──────── Extracted text ────────

[Cite as Sentry Life Ins. v. Chuchanis, 2016-Ohio-183.]
COURT OF APPEALS STARK COUNTY, OHIO FIFTH APPELLATE DISTRICT
SENTRY LIFE INSURANCE COMPANY JUDGES: Hon. W. Scott Gwin, P. J. Plaintiff Hon. William B. Hoffman, J. Hon. John W. Wise, J. -vs- Case No. 2015 CA 00063 ANDREW CHUCHANIS, et al.
Defendant-Appellee OPINION
CHARACTER OF PROCEEDING: Civil Appeal from the Court of Common Pleas, Case No. 2013 CV 01591
JUDGMENT: Affirmed
DATE OF JUDGMENT ENTRY: January 19, 2016
APPEARANCES:
For Defendant-Appellant Veach For Defendant-Appellee Chuchanis
JAMES L. DYE EDMOND MACK THE LAW OFFICE OF JAMES L. DYE TZANGAS, PLAKAS & MANNOS Post Office Box 161 220 Market Avenue South Pickerington, Ohio 43147 Canton, Ohio 44702 Stark County, Case No. 2015 CA 00063 2
Wise, J.
{¶1} Appellant, Christine Veach appeals the March 10, 2015, decision of Stark
County Court of Common Pleas finding in favor of Appellee Andrew Chuchanis following
a trial to the bench.
STATEMENT OF THE FACTS AND CASE
{¶2} The facts of the case are not in dispute and have been stipulated to by the
parties.
{¶3} Sentry Life Insurance company ("Sentry") issued life insurance policy
number 73-05927-71 (the "Policy") to Tracy Veach Lytle Brown ("Tracy") in 1991. In 1991,
at the time Sentry issued the Policy to Tracy, she selected Andrew Chuchanis as the
Policy's beneficiary and Christine Veach as the contingent beneficiary. In October 1998,
seven years after obtaining the Policy, Tracy sent Sentry a letter indicating that she had
gotten married, she had a name change, and she wanted to change her primary
beneficiary from Chuchanis to her new husband, Richard Lytle. That same letter
requested that Sentry send her confirmation of the changes.
{¶4} Later that month, Sentry responded to Tracy's letter, in pertinent part, as
follows: "Enclosed is the form that is needed to change the beneficiary designations on
your life insurance policy." The letter enclosed a change of beneficiary form that required
Tracy to list the name and address of her beneficiaries, sign in front of a witness who is
not a beneficiary of the Policy, and provide the witness's signature. The Sentry letter and
form were sent to Tracy at her then-current address—the same address where she
received the quarterly premium invoices that she paid,
{¶5} The Policy provision regarding change of beneficiaries reads as follows: Stark County, Case No. 2015 CA 00063 3
Change of Beneficiary- You may change the beneficiary during the
insured's lifetime. The change requires satisfactory written notice to us.

────────

### Goals:
A - Copy the Sentry Life v. Chuchanis opinion, starting at "STATEMENT OF THE" and ending at "of the changes.", but change "contingent beneficiary" to "secondary beneficiary".
B - Continue the appellate opinion on the life insurance beneficiary dispute from the point where it stops.

──────── Extracted data ────────

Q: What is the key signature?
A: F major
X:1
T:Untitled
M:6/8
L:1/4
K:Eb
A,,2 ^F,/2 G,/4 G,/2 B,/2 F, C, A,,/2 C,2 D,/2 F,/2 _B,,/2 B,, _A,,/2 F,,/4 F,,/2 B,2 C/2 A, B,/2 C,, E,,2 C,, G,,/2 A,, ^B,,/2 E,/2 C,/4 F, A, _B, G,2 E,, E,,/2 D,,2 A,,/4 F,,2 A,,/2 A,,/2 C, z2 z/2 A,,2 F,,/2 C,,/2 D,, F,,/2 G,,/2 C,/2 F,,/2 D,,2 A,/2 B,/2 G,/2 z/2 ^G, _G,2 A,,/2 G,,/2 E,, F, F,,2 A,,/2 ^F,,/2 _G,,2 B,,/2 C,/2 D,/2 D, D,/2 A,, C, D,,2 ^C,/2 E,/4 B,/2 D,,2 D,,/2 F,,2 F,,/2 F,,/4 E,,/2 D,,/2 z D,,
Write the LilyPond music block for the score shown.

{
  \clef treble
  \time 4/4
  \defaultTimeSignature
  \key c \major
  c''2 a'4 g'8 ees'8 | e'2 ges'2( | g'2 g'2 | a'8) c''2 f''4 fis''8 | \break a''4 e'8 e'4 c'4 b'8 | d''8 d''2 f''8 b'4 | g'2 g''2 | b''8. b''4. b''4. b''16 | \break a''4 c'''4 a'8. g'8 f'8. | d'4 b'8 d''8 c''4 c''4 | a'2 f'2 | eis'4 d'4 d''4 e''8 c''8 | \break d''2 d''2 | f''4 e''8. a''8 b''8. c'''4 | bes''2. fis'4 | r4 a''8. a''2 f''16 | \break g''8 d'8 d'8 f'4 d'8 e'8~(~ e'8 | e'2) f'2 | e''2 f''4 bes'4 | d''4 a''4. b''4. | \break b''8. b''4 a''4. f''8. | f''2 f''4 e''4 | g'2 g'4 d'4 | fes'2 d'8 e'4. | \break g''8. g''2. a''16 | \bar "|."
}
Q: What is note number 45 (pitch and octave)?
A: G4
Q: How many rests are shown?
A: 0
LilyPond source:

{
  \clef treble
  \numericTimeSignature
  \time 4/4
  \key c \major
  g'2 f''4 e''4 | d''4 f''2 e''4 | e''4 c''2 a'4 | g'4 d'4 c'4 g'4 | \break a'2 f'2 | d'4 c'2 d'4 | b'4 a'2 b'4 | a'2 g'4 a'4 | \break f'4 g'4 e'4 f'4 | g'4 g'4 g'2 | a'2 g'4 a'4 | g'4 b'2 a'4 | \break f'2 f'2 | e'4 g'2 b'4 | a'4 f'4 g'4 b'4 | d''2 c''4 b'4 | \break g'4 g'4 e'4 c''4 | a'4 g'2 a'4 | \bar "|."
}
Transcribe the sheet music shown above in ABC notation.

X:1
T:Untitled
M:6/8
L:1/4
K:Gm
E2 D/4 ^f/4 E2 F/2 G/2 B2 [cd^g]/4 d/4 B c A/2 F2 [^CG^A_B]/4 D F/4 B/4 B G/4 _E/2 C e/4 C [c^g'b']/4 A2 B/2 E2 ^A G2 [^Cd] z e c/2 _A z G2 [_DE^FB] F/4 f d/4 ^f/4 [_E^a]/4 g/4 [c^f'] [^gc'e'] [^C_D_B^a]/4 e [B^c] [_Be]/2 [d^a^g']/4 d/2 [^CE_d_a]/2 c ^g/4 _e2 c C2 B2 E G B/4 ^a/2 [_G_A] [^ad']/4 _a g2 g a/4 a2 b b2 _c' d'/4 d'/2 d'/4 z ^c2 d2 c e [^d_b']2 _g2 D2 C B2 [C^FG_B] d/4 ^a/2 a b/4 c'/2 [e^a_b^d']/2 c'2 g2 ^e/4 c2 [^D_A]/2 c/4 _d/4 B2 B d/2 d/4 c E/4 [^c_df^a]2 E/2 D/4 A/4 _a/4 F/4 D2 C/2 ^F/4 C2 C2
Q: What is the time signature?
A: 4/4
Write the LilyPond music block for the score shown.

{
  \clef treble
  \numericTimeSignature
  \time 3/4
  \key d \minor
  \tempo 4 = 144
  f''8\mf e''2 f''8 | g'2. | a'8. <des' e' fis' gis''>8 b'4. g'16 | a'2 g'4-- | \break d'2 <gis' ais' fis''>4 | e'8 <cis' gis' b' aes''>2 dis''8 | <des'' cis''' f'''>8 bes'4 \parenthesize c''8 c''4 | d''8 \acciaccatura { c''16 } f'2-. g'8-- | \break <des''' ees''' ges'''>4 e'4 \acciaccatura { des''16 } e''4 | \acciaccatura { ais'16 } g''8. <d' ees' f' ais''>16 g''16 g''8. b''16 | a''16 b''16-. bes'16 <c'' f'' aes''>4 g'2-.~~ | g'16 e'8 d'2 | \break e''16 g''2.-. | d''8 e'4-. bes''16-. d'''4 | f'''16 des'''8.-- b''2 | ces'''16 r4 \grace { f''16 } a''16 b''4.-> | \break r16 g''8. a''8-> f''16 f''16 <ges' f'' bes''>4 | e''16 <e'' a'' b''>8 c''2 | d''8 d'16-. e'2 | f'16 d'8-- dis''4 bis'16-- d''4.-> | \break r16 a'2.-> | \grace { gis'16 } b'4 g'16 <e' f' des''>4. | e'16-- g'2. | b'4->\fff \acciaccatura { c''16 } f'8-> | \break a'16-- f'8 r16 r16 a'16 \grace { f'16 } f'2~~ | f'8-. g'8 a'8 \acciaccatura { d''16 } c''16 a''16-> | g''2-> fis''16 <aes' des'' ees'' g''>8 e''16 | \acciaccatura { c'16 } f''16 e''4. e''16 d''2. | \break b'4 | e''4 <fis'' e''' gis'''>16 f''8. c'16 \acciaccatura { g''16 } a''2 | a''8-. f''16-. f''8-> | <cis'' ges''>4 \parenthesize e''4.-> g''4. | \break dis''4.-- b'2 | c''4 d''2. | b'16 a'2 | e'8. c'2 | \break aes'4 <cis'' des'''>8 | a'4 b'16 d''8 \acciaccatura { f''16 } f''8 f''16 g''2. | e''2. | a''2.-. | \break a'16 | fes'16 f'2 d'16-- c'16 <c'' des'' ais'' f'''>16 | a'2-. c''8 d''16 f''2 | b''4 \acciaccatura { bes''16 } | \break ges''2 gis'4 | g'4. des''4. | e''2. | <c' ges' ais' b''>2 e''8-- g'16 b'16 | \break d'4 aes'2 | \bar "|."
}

────────

### Exercise answers:
A -
STATEMENT OF THE FACTS AND CASE
{¶2} The facts of the case are not in dispute and have been stipulated to by the
parties.
{¶3} Sentry Life Insurance company ("Sentry") issued life insurance policy
number 73-05927-71 (the "Policy") to Tracy Veach Lytle Brown ("Tracy") in 1991. In 1991,
at the time Sentry issued the Policy to Tracy, she selected Andrew Chuchanis as the
Policy's beneficiary and Christine Veach as the secondary beneficiary. In October 1998,
seven years after obtaining the Policy, Tracy sent Sentry a letter indicating that she had
gotten married, she had a name change, and she wanted to change her primary
beneficiary from Chuchanis to her new husband, Richard Lytle. That same letter
requested that Sentry send her confirmation of the changes.

B -
After we record it, the change is effective from the date you signed the
notice. The insured does not have to be living at the time we record the
change for it to be effective. We will not be responsible for any payment we
make or other action we take before we record the change.
{¶6} Tracy never completed the change of beneficiary form Sentry sent to her in
October, 1998. Richard Lytle (the person Tracy named in her letter to Sentry) died in
2000.
{¶7} In 2001, Tracy married John Brown. Later that year, Tracy sent a request
to Sentry to change her name because of her most recent marriage. In response, Sentry
mailed Tracy another change of beneficiary form. This form was also sent to Tracy's then-
current address. Again, Tracy did not respond.
{¶8} On at least two occasions after the paperwork at issue in this case, once in
2009 and once in 2011, Tracy told her good friend that she still loved Chuchanis and that
she intended for him to have the Policy proceeds in the event of her death.
{¶9} In March, 2013, Tracy died, thus giving rise to a $100,000 payout under the
Policy. After Tracy died, both Chuchanis and Veach sent letters to Sentry claiming
entitlement to the Policy proceeds.
{¶10} In June, 2013, because two different people claimed entitlement to the
proceeds, Sentry filed an interpleader action, obtained approval to deposit the funds, and
deposited $102,161.36 with the Clerk of Courts. Stark County, Case No. 2015 CA 00063 4
{¶11} Chuchanis and Veach filed cross Motions for Summary Judgment. By
Judgment Entry filed February 3, 2014, the trial court granted summary judgment to
Chuchanis.
{¶12} Veach appealed to this Court, which reversed and remanded the matter
back to the trial court for a determination of the decedent’s clearly expressed intent,
without regard for whether there was substantial compliance with policy provisions. See
Veach v. Chuchanis, Stark App. 2014 CA 00026, 2014-Ohio-2949.
{¶13} Upon remand, the trial court conducted a bench trial on March 2, 2015.
{¶14} By Judgment Entry filed March 10, 2015, the trial court found “that the only
clearly manifested intent of the decedent was to have Chuchanis receive the policy
proceeds” and entered judgment in favor of Appellee Chuchanis.
{¶15} Appellant Veach now appeals, raising the following Assignment of Error for
review:
ASSIGNMENT OF ERROR
{¶16} “I. THE TRIAL COURT ERRED AND FAILED TO FOLLOW THE CLEAR
RULE SET FORTH BY THE OHIO SUPREME COURT IN GRANTING JUDGMENT FOR
THE APPELLEE BY IMPERMISSIBLY CONSIDERING THE FAILURE OF THE
DECEDENT TO FOLLOW THE INSURANCE COMPANY’S RULES AND BY
CONSIDERING STATEMENTS MADE NOT TO THE INSURANCE COMPANY BUT TO
A THIRD PARTY.” Stark County, Case No. 2015 CA 00063 5
I.
{¶17} Appellant Veach argues that the trial court erred in finding that decedent
intended for Appellee Chuchanis to be the rightful beneficiary of her life insurance policy.
We disagree.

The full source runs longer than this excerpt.